Page 93 of Dangerous Play

Ivy nodded, dabbing at her tears. “I know, but it did. It’s none of our faults, it’s just bad timing. But maybe if the timing is better next time…”

“Yeah… next time,” I echoed her words, and I just hoped this wasn’t one of those right person, wrong time situations. Because I couldn’t lose her forever.

Not when she was walking away with all the pieces of my heart.

CHAPTER TWENTY-SIX

IVY

Heartbreak sucked.

But going through heartbreak twice in a short time and over the same guy was plain cruel.

I cried through my birthday no matter how I tried to convince all my friends that those were happy tears.

And yes, I was a hypocrite for calling the Titan girls my friends, but they really were. This time around, I didn’t push them away. I allowed them to be by my side every step of the way, and we went through the ups and downs of my breakup together.

It was different than with Ander because there was no anger in me. There was no one to blame but the circumstances.

I knew it was the right decision, even if deep down inside me I wished Max would have turned around and said I was his number one and soccer didn’t matter.

But he worked his whole life for this World Cup; I couldn’t just expect him to throw it away for what? A girl he was fakedating for four months and real dating for less than a month? It was ridiculous.

We both knew it was the right call, but it still hurt like hell.

Especially when I opened the small package Max sent me for my birthday a couple of weeks later, when I thought I was strong enough to handle whatever was inside. But my poor heart crumbled even more when I unwrapped the small candle that read

Ivy’s freshly baked cookies. Opening the lid, I took a deep breath, inhaling the mix of scents that transported me back to the one and only time I made cookies for Max.
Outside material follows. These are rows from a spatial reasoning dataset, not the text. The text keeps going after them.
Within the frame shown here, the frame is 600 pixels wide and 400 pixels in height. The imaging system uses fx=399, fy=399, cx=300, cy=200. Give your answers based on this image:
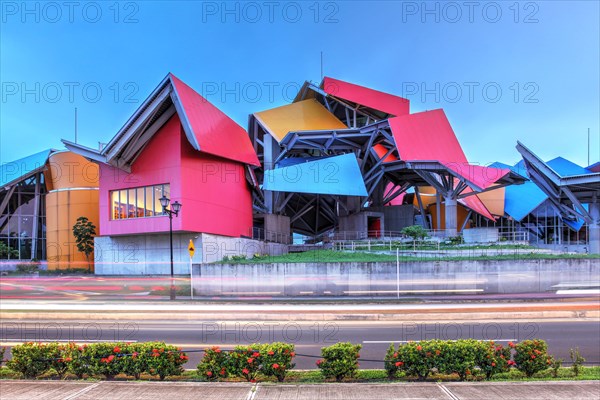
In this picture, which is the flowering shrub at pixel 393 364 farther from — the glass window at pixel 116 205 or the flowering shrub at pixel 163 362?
the glass window at pixel 116 205

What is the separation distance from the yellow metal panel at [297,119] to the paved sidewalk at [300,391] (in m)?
40.7

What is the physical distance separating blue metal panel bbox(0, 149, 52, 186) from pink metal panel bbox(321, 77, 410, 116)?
32645 millimetres

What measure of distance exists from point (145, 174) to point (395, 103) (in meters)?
35.0

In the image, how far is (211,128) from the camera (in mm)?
31094

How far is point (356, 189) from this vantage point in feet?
131

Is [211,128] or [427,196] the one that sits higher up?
[211,128]

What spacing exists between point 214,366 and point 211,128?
26.3 meters

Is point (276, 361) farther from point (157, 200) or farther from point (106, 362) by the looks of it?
point (157, 200)

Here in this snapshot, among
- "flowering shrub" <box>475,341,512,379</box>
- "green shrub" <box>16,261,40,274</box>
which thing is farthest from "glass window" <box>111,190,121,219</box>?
"flowering shrub" <box>475,341,512,379</box>

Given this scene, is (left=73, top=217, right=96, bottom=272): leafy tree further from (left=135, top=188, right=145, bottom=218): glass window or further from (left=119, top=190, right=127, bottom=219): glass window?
(left=135, top=188, right=145, bottom=218): glass window

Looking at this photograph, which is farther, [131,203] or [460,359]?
[131,203]

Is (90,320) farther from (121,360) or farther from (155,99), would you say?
(155,99)

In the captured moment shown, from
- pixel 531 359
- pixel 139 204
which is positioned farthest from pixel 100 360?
pixel 139 204

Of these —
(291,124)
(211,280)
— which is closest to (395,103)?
(291,124)
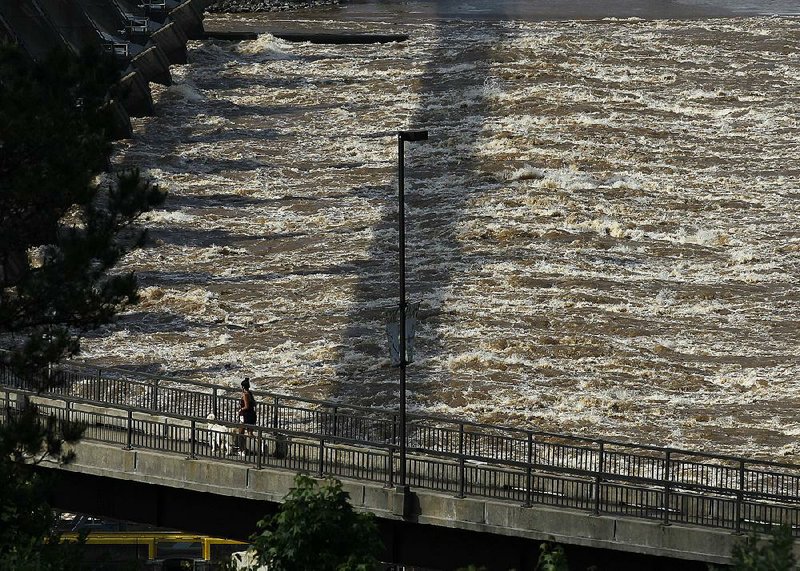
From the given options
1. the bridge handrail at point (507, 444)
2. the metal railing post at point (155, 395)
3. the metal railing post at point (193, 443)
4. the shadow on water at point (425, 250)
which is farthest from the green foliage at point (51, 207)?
the shadow on water at point (425, 250)

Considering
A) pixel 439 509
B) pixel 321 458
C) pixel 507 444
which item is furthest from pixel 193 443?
pixel 507 444

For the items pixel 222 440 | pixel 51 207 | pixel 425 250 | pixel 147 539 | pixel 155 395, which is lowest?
pixel 147 539

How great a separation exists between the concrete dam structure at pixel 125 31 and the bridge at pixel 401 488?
27.0 metres

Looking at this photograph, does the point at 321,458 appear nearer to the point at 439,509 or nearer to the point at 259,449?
the point at 259,449

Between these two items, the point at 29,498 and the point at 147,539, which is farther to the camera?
the point at 147,539

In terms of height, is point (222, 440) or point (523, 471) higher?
point (222, 440)

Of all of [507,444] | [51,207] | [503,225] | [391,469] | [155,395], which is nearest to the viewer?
[51,207]

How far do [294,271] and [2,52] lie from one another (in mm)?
20252

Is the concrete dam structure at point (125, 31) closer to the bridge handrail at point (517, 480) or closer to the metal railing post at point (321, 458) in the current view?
the bridge handrail at point (517, 480)

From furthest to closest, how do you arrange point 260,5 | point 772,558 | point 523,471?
1. point 260,5
2. point 523,471
3. point 772,558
The light, lingering scent of cinnamon, the hotness of the oven hinted in the background, and the overpowering smell of sugar cookies and melted chocolate were unmistakable.

And the note tucked inside read

I searched high and low for the perfect scent, but it didn’t exist. So, I made one for you. I hope this is what you had in mind.

The fact that he remembered something we discussed in passing on our very first day of dating when we were setting ground rules was equal amounts heart-breaking as it was heartwarming.

And I couldn’t handle lighting or even thinking about that stupid candle without crying.

“I need some distraction.” I dragged myself out of my thoughts and glanced at Nova, who was decorating some cupcakes with very little talent. We were in her apartment that she shared with Brooklyn, and it was amazing. I shouldn’t have been surprised considering her dad was the soccer team’s coach,but I was jealous of all the natural light coming in and the open concept of the kitchen and living room.

“You can help with the icing,” she offered, pointing at the various colors.

“What is this for again?” I asked with a low chuckle as I picked up the pink one.

“Ask Rosie. She’s organizing something for Derek because he finally lost the crutches,” she said, her brows wiggling. “I low-key think she has a thing for him.”

Rosie gasped in the background. “That’s not true. I’m being a good friend. I did the same organization for Ivy’s birthday!”

I hummed as I decorated cupcakes with pink. “Why pink?”

“Oh, that’s the color I had left over from your birthday.” Nova shrugged. “Doubt Dex cares.”

Rosie and I let out a low laugh, but my heart immediately started beating quicker, and I glanced around. “Is Max coming?”

“Just moved into Training Camp,” Nova informed me. “He left this morning. He’s going to be gone for the next three weeks, and then they have one more friendly game before they announce the final roster in May.”

I hummed, thinking he will be gone almost all March and then he will return to finish this semester before the World Cup.

“How’s your marathon training?” Rosie changed the topic, and I flashed her a thankful smile.